The previous example can be solved by using a write memory barrier before setting ValueIsReady to ensure that the write to GlobalValue actually gets written before ValueIsReady, ensuring that other threads will see the new GlobalValue before ValueIsReady is written.

False Sharing

Most multi-core architectures have a per-core cache, which is generally organized as an array of memory blocks, each with a power of two size (128 bytes, for example), called cache lines. When a core performs a memory access, the whole line is copied into the cache to hide the memory latency and maximize speed. False sharing occurs when two cores operate on different data that resides in the same cache line. In order to keep memory coherency, the system has to transfer the whole cache line across the bus for every write, wasting bandwidth and memory cycles. The solution to this problem is to make sure that the data is structured in a way that avoids this problem.

Memory Allocator Contention

Memory allocators can rapidly become a bottleneck in multi-threaded applications. Standard memory allocator implementations provided in the C run time (malloc/free) or even optimized and widely used allocators, such as Doug Lea’s dlmalloc [Lea00], aren’t designed to be used concurrently; they need a global lock to protect all calls, which inherently leads to false sharing. The design of a multi-processor’s optimized memory allocator is beyond the scope of this gem, but a good comparison of available multi-processor allocators can be found in [Intel07].

Idle Thread State

When a thread is idle, it is important that it doesn’t waste CPU cycles. Here’s some code we often see from a person writing multi-threaded code for the first time:

while(!HasWork())
{
    Sleep(0);
}

The Sleep(0) will make the thread give up the remainder of its time slice for other threads, which is fine. But, when it gets rescheduled, it will loop back, unnecessarily wasting CPU time (and multiple context switches) until it has work to do. A better solution is to put the thread in sleep mode, waiting for an event. This is achieved by using the CreateEvent and WaitForSingleObject functions. Waiting for an event essentially tells the operating system scheduler that the thread is waiting and shouldn’t get any CPU time until the event is triggered.

Thread Local Storage

It is possible to declare per-thread global variables using Thread Local Storage (TLS). The declaration differs from compiler to compiler, but here’s how it works under Visual Studio:

__declspec(thread) int GlobalVar;

Each thread now has its own GlobalVar variable copy. This can be especially useful for per-thread debugging information (such as the thread name, its profiling stats, and so on) or for custom memory allocators that can operate on a per-thread basis, effectively removing the need for locking.

Lock-Free Algorithms

A good introduction to such things is discussed in detail in [Jones05] and [Herlihy08]. Essentially, these algorithms are pieces of code that can be executed by multiple threads without locking. This can lead to enormous speed gain for some algorithms, such as memory allocators and data containers. For example, a lock-free queue could need to be safe when multiple threads push data into it, while multiple threads also pop data at the same time. This is normally implemented using CAS functions. A complete implementation is available on the CD.

Information
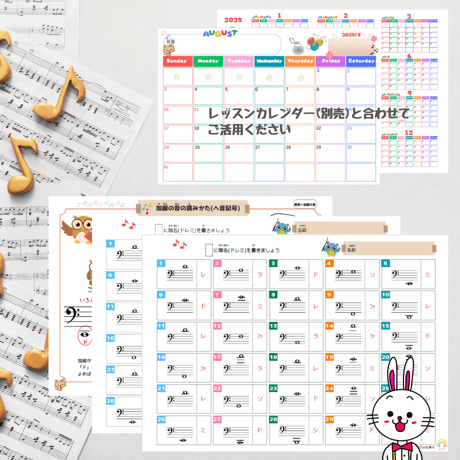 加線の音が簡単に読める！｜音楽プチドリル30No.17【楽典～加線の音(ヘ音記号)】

--

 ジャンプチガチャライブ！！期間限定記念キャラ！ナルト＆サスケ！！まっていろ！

...

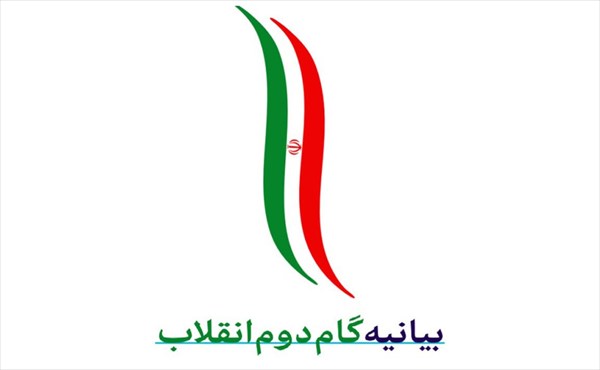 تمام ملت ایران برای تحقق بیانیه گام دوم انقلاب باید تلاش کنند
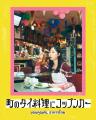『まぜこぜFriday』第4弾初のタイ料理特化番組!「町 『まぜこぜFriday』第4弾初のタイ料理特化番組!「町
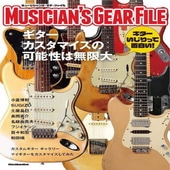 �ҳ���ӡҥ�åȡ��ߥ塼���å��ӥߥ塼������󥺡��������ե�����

Problems to solve
A: Can you rewrite the paragraph of the multithreading text that begins "Most multi-core architectures have a per-core cache" as a short bulleted list that keeps its main facts?
B: Which bracketed reference tags does the multithreading text cite? List every one.
C: Proceed with the multithreading text, starting right after its last sentence.

Answers to the exercises
A:
- Most multi-core architectures give each core a cache made of fixed-size memory blocks called cache lines. Their size is a power of two, such as 128 bytes.
- On a memory access, the whole line is copied into the cache to hide memory latency.
- False sharing happens when two cores work on different data that sits in the same cache line.
- To keep memory coherent, every write forces the whole line across the bus, which wastes bandwidth and memory cycles.
- The fix is to structure data so this doesn't happen.

B: [Lea00], [Intel07], [Jones05], [Herlihy08]

C:
Scalable Multi-Threaded Programming

The most common way to rapidly thread an existing application is to take large and independent parts of the code and run them in their own thread (for example, rendering or artificial intelligence). While this leads to an immediate speed gain and lots of synchronization problems, it is not scalable. For example, if we run an application using three threads on an eight-core system, then five cores will sit idle. On the other hand, if the application is designed from the start to use small and independent tasks, then perfect scalability can be achieved. To accomplish this, several options already exist, such as the Cilk language [CILK], which is a multi-threaded parallel programming language based on ANSI C, or Intel’s Threading Building Blocks [TBB]. An implementation of a simple task scheduler is presented next.

Task Scheduler Requirements

The required properties of our scheduler are:

  1. Handle task dependencies.

  2. Keep worker threads’ idle time at a minimum.

  3. Keep CPU usage low for internal task scheduling.

  4. Have extensibility to allow executing tasks remotely and on co-processors.

The scheduler is lock-free, which means that it will never block the worker threads or the threads that push tasks to it. This is achieved by using fixed-size lock-free queues and a custom spin lock and by never allocating memory for its internal execution.

Tasks

A task is the base unit of the scheduler; this is what gets scheduled and executed. In order to achieve good performance and scalability, the tasks need to be small and independent. The (simplified) interface looks like this:

class Task
{
    volatile sint* ExecCounter;
    volatile sint SyncCounter;
public:
    virtual void Execute()=0;
    virtual sint GetDependencies(Task**& Deps);
    virtual void OnExecuted() {}
}

A task needs to implement the Execute function, which is what gets called when it is ready to be executed (in other words, no more dependencies).

To expose dependencies to the scheduler, the GetDependencies() function can be overloaded to return the addresses and the number of dependent tasks. A base implementation that returns no dependencies is implemented by default.

A task is considered as fully executed when its Execute function has been called and when its internal SyncCounter becomes zero. The ExecCounter is an optional counter that gets atomically decremented when the Execute function is called. For tasks that spawn sub-tasks, setting the sub-task’s ExecCounter pointer to the parent’s SyncCounter ensures that their OnExecuted functions will only be called when all sub-tasks have been executed.

Worker Threads

The scheduler automatically creates one worker thread per logical core. Figure 4.3.3 illustrates how the worker threads behave: Each worker thread is initially pushed in a lock-free queue of idle threads and waits for a wakeup event. When a new task is assigned to a worker thread by the scheduler, it wakes up and executes the task. Once the task is done, the worker thread does several things. First, it tries to execute a scheduling slice (which will be explained in the next section) by checking whether the scheduler lock is already acquired by another thread. Then, it tries to pop a waiting task from the scheduler. If a task is available, it executes it, and the cycle restarts. On the other hand, if no tasks are available, it pushes itself in the lock-free queue of idle threads and waits for the wakeup event again.

Worker thread logic.

Figure 4.3.3. Worker thread logic.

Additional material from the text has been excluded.